ながえ孝子ブログ Blog
後期高齢者医療制度にNO!を
商店街を歩いていたら、コインランドリーから出てこられた男性が、私に声をかけられました。
「ながえさん、どうしても止めさせて欲しいことがあるんです」
…天下りかな、税金のムダ使いかな、と思いつつお聞きすると、
「後期高齢者医療制度です」
とおっしゃいます。
「ウチの母は、後期高齢者になるんですが、どうしてもあの制度は認めがたい。あれはいかんです」
勿論、がっちり握手をさせて頂きました。
「後期高齢者医療制度」は、増え続ける医療費を抑制するため、
「高齢者自身にその痛みを感じてもらうための制度だ」
と設計した厚生労働省の役人が言っているように、医療費の大きな割合を占めている75歳以上のお年寄りをひとくくりにして、医療費抑制をやりやすくしようとした制度です。
確かに、高齢化がすすむ日本で、いかに医療費をコントロールしていくかは大事な問題です。
が、「後期高齢者医療制度」のように、年齢で分けてお年寄りだけの制度を作っている国は他にどこもありません。

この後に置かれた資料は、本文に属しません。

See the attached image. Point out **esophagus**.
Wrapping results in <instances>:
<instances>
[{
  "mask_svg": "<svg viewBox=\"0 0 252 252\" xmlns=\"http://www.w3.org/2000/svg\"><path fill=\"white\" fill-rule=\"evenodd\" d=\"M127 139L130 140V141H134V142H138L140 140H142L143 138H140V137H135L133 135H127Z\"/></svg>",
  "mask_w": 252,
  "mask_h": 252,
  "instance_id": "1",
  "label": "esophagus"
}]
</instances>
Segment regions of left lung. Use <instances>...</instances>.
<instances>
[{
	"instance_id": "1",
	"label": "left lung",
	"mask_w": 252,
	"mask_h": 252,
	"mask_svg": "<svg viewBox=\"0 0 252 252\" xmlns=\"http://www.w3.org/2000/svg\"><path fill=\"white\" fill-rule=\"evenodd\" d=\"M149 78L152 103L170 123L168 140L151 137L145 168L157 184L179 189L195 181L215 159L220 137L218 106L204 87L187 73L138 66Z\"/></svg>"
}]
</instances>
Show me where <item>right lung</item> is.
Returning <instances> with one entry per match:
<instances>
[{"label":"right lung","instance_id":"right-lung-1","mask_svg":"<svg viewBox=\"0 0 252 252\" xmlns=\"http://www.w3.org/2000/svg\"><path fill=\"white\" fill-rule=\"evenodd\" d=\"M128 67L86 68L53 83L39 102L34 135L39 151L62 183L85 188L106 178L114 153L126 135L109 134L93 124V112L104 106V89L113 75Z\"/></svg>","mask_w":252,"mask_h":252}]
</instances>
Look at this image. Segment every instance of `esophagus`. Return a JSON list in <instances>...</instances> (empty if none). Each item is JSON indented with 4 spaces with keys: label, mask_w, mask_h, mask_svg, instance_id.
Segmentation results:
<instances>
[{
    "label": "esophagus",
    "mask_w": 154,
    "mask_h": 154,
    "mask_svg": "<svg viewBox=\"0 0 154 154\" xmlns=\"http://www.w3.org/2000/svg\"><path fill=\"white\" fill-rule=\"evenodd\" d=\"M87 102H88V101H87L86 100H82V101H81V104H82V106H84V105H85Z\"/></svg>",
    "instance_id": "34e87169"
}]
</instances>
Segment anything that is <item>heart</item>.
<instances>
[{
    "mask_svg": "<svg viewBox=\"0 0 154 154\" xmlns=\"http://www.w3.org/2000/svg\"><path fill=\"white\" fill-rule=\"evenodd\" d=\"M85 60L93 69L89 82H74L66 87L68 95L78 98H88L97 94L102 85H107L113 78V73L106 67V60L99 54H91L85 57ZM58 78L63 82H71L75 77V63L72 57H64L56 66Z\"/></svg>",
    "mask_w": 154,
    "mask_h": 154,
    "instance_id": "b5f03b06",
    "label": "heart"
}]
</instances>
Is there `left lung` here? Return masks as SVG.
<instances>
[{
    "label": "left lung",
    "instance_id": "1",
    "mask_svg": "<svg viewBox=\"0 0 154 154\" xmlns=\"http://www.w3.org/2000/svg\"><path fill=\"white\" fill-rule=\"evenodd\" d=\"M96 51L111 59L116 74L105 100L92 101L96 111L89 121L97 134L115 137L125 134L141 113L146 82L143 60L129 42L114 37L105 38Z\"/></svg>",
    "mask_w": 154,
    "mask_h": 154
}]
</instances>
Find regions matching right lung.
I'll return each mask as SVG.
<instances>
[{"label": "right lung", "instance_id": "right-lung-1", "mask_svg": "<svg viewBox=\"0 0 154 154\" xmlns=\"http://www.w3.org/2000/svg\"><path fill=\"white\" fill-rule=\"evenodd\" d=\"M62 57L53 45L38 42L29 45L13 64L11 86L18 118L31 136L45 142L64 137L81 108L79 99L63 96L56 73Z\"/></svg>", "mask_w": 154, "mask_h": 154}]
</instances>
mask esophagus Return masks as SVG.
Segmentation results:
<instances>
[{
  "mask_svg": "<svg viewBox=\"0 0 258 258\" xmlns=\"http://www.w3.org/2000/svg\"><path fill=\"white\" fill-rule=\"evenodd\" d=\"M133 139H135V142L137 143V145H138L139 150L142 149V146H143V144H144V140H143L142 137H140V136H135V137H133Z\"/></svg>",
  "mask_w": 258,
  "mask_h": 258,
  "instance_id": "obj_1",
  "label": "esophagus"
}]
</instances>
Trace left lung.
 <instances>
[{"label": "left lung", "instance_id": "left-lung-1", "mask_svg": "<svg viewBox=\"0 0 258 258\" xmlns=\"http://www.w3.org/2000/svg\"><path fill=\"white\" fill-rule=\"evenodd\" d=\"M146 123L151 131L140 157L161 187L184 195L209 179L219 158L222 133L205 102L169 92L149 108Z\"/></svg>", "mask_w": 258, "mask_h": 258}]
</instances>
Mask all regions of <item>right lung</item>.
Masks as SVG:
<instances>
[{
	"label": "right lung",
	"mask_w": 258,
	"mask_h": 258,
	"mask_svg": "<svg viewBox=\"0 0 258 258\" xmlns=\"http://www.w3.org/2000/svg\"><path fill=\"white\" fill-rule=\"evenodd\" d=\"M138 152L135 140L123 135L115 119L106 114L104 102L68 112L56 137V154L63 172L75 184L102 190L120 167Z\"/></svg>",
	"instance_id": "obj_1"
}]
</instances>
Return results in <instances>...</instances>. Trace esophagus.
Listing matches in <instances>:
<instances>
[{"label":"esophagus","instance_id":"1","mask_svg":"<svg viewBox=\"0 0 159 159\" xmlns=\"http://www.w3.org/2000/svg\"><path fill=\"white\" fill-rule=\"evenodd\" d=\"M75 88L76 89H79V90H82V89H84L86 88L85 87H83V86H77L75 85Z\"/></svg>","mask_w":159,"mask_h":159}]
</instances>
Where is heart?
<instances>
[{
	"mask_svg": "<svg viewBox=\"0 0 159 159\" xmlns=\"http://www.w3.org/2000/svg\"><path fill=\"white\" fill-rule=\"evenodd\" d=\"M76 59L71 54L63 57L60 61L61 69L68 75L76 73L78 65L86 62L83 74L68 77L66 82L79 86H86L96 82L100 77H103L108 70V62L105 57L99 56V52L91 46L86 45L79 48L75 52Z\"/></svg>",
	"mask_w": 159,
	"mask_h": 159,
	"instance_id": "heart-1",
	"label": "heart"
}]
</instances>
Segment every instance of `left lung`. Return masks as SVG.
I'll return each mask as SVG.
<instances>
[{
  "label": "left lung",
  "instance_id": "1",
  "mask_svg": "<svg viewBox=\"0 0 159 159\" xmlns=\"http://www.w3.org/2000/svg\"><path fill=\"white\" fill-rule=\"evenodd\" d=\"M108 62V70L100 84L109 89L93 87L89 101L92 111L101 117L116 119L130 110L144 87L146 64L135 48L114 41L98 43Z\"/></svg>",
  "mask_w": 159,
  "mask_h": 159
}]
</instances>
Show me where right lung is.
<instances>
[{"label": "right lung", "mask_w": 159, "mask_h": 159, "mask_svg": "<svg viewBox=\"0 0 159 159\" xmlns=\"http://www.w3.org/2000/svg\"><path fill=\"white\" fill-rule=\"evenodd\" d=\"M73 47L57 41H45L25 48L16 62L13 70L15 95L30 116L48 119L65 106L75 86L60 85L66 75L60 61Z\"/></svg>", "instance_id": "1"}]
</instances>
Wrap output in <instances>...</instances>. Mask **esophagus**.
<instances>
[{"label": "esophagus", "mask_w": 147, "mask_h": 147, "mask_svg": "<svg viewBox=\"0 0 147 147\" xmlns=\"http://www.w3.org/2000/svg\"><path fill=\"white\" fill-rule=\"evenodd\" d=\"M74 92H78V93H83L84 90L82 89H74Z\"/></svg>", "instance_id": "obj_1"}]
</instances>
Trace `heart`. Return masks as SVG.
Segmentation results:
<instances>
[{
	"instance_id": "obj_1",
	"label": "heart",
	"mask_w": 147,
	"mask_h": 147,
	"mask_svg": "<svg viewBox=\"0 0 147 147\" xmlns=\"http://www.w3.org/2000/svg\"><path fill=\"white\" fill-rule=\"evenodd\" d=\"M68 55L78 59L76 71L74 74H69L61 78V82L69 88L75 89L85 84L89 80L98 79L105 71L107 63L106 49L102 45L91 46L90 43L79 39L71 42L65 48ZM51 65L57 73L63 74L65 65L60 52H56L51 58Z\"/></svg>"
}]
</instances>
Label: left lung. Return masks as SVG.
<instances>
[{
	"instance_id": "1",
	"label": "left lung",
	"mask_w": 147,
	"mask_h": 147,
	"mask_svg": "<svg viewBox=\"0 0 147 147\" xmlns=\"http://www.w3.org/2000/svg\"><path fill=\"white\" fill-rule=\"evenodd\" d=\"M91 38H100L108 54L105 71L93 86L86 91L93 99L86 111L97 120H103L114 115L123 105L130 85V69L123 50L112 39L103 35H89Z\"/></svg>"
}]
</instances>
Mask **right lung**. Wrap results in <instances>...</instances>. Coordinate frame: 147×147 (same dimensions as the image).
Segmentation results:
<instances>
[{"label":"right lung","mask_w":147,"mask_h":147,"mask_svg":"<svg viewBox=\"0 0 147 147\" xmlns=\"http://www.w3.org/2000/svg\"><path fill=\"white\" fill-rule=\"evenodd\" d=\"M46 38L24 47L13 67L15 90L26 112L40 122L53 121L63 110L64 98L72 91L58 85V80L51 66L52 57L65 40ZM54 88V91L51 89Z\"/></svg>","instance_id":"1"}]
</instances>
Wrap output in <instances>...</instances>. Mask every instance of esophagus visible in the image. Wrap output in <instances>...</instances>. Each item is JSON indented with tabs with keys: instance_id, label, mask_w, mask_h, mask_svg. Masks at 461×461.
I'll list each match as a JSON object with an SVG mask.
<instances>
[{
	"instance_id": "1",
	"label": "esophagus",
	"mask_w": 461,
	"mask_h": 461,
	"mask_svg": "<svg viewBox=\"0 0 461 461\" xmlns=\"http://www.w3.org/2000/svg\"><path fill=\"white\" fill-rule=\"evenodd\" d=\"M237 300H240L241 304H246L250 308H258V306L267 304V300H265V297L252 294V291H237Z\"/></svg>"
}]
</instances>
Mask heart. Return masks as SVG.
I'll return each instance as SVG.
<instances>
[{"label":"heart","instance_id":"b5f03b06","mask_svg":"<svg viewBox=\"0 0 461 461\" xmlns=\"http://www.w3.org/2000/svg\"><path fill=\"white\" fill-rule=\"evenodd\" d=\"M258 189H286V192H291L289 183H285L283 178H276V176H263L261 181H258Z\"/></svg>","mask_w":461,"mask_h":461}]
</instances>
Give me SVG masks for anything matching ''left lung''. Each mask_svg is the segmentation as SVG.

高齢化という同じ悩みを抱える国々のどこも、なぜお年寄りだけの制度を作らないのか。
それは、制度そのものが破綻することがわかっているからです。
分母を大きくしてリスクを分散させるという本来の保険のあり方に逆行するからです。
そもそも、「後期高齢者医療制度」は、後期高齢者自身の保険料で1割。
その他の医療保険者から「後期高齢者支援金」として4割。
そして残りの5割を国や県・市町村からの「公費」として、まかなう仕組みになっています。
4割の「後期高齢者支援金」も高齢化が進めば減少の方向に向かいます。
「公費」もそうそうは投入できない。
となると、高齢者が増えるにつれて増える給付費を制度としてまかなう為には、必然的に保険料が値上がりすることになります。
同時に医療給付そのもののも抑制する、つまり高齢者が受けられる医療の質が下がってくることにもつながってきます。
この制度、何とか医療費を減らさんといかんということだけに惑わされ、肝心なことを忘れているような気がします。
将来、この制度が待っていて老後は医療費も心配せんといかんとなると、もう国には頼れない、老後の生活のために自分が貯めんといかんと考えるようになります。
支えあうことで循環していた世代間のお金の流れも滞りますし、何より、年取った者を皆で支えるのは当たり前のことではないでしょうか。
病気の人を健康な人が支えるのは、当たり前のことではないですか。
どうもこの「後期高齢者医療制度」は、「和」の国日本の精神を汚すような制度だと私も思うのです。